→ EXERCISE INSTRUCTIONS:
1/ In the forum thread about choosing a film school, which program does Bandar Albuliwi suggest for someone who wants to make experimental documentaries?
2/ Carry on the forum thread about choosing a film school, picking up after its final post.

→ PASSAGE PROVIDED:
Well I can understand that if you have arrived to read all this very very long post, maybe you get too much tired to answer it. However, any more information or impressions on this dilemma will help me a lot.
Thank you very much to all.


----------



## Bandar Albuliwi (Apr 15, 2008)

Carlosbusy,

I found your post to be very informative.  Let me be the first to say that I attended all four nights of the AFI Thesis Screenings, and found the Thesis films to be extremely good! (For the exception of the last night - Thursday, in which I only enjoyed one film).

But again, it is not other people's work that will make your work as a filmmaker good, please remember this.  Do not judge a program based on the films that you see coming out of there, if you did that than it wouldn't say much about you as a filmmaker, for you would be following another's lead.  You should aim to create your own legacy at a program that you feel comfortable in.

If you want my advice, just follow your heart and know the types of stories that you would like to create.  If it is experimental documentaries, then you should probably pursue CalArts.  However, if you would like to sway into Narrative fiction, I would encourage you to pursue AFI, since that is their main philosophy.  If you want a little of both, perhaps UCLA would be a great match for you (considering you will be able to find the other 1/2 of the tuition you would need).

Hope my post helps you.


----------



## Jayimess (Apr 15, 2008)

> Originally posted by Icarus Ascending: My guess is, I'll be joining A Plan Unfurled, Placebo, and, of course, Jayimess, as a Screenwriting Trojan in the Fall. And, sad though I am for AFI, I'm getting psyched about USC...



I'm so excited for you guys.  Second years get assigned to mentor first years (mine didn't really do anything, but so be it) so I can't wait to meet you all.  They threw us a party after orientation last year, so we'll probably be doing the same for you lovelies!

Yay yay yay!  Fight on!  (yes, I said it!)


----------



## carlosbusy (Apr 16, 2008)

Thank you Bandar!
Yes, you are right, I don't have to get so influenced by the films I saw, the final decision should be done deciding which kind of films I want to make there. I will wait until I have news from UCLA and then I will take my final decision. I'll tell you the news, maybe we are going to be together there.

→ STORED RECORDS:
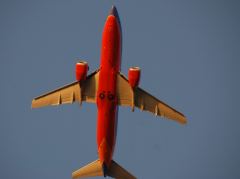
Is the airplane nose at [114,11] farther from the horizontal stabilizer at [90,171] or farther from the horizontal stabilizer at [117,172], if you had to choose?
the horizontal stabilizer at [117,172]

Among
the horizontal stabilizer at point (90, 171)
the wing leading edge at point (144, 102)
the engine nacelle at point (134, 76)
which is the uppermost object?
the engine nacelle at point (134, 76)

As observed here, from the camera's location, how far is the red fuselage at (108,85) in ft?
187

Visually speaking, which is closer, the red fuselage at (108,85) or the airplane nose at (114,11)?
the red fuselage at (108,85)

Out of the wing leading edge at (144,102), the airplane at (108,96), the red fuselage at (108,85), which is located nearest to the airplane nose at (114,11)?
the airplane at (108,96)

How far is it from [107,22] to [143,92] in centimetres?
858

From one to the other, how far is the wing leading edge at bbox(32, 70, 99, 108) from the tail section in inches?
284

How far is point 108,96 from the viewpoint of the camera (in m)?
57.2

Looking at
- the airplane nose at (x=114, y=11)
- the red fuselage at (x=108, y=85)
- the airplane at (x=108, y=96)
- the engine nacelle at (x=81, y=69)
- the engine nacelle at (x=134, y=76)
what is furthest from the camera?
the airplane nose at (x=114, y=11)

→ ANSWERS:
1/ CalArts.

2/
Thank you very much again!


----------



## Cinematical (Apr 16, 2008)

Barcelona to Los Angeles, Eh? (I'm actually hoping to get the opportunity to go to Barcelona to study!) Well, whatever your decision, congratulations.


----------



## carlosbusy (Apr 17, 2008)

Cinematical,
I think it's normal, going abroad just to live in diferent realities than ourselves. It is not that I am crazy for LA, but I wasn't accepted in NY and  my scolarship was only for the States. 
Barcelona is a great city to live although I am already a little bit fed up of it. If you need to know anything of the schools or the "industry" (if we can call it like that...) in Barcelona, I will be glad to help you.

Carlos


----------



## Bandar Albuliwi (Apr 17, 2008)

Carlos,

I spent some time in Spain.  I studied in Valencia (Universidad de Valencia).

Best,

Bandar


----------



## shiningmoon (Apr 17, 2008)

I'm new to the forum, but I plan to attend FSU's production program. Congrats to everyone who got into Film School!


----------



## A Plan Unfurled (Apr 17, 2008)

Jayimess,

How do they go about pairing first-years with second-years? Is it totally random or are our mentors assigned to us for some specific reason? Just curious.

p.s. and this probably goes without saying, but after reading so many of your posts it'll be nice to finally meet you.

GO TROJANS!


----------



## Bane (Apr 23, 2008)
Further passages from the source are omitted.